** Supplied information follows **
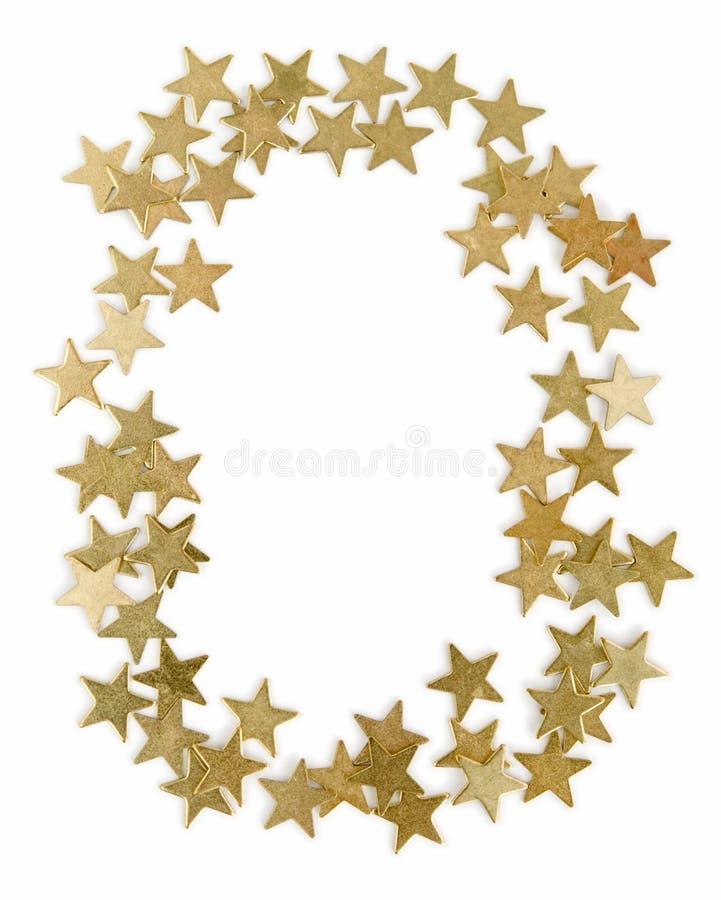 Marco de Año Nuevo imagen de archivo. Imagen de starlit - 3777805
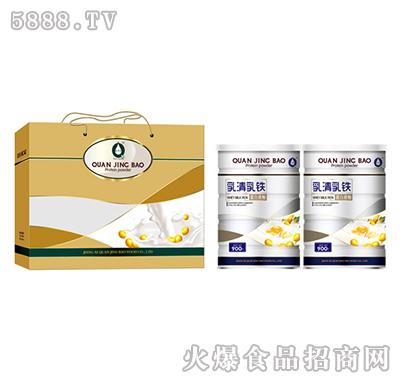 泉京宝乳清乳铁蛋白粉
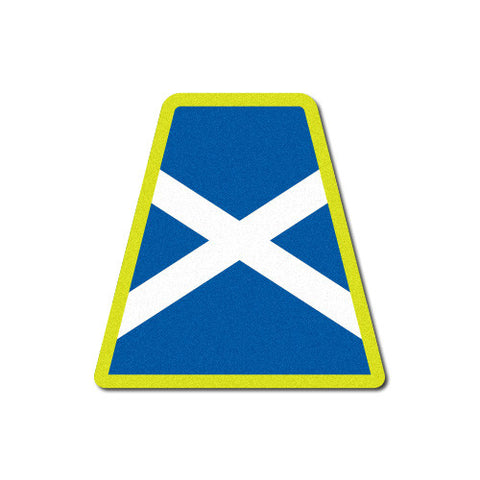 Reflective Scottish Flag Tetrahedron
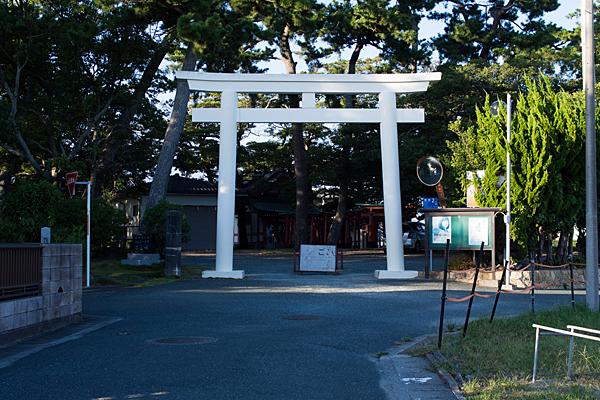 白王稲荷神社
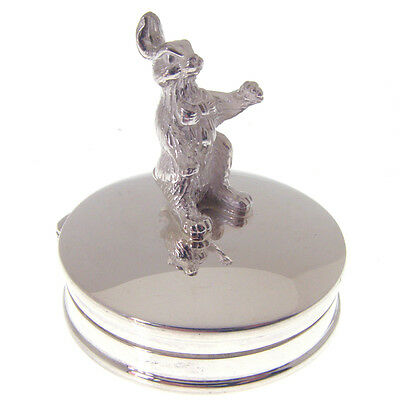 Sterling Silver Bunny Rabbit Tooth Fairy Box. Fully Hallmarked 925 Tooth Fairy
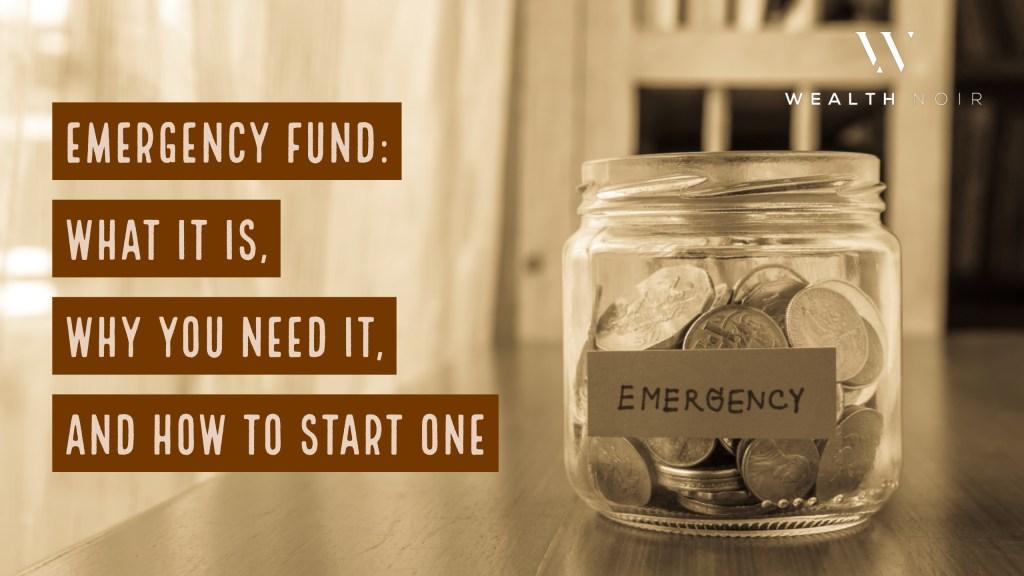 emergency fund and emergency cash
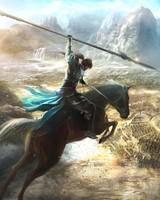 Dynasty Warriors 9 Key Art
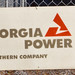Georgia Power Sign On Transformer Station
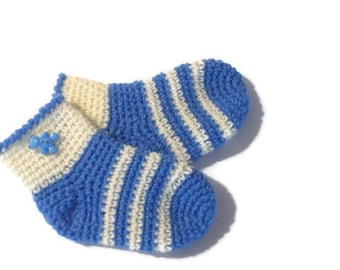 Knitted Socks for kids, warm socks, baby socks, warm gift, crocheted socks blue and milky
** End of Supplied information **
Aim of the exercise: Transcribe the records above exactly as they appear, leaving out any pictures.

Output of the task:
 Marco de Año Nuevo imagen de archivo. Imagen de starlit - 3777805
 泉京宝乳清乳铁蛋白粉
 Reflective Scottish Flag Tetrahedron
 白王稲荷神社
 Sterling Silver Bunny Rabbit Tooth Fairy Box. Fully Hallmarked 925 Tooth Fairy
 emergency fund and emergency cash
 Dynasty Warriors 9 Key Art
Georgia Power Sign On Transformer Station
 Knitted Socks for kids, warm socks, baby socks, warm gift, crocheted socks blue and milky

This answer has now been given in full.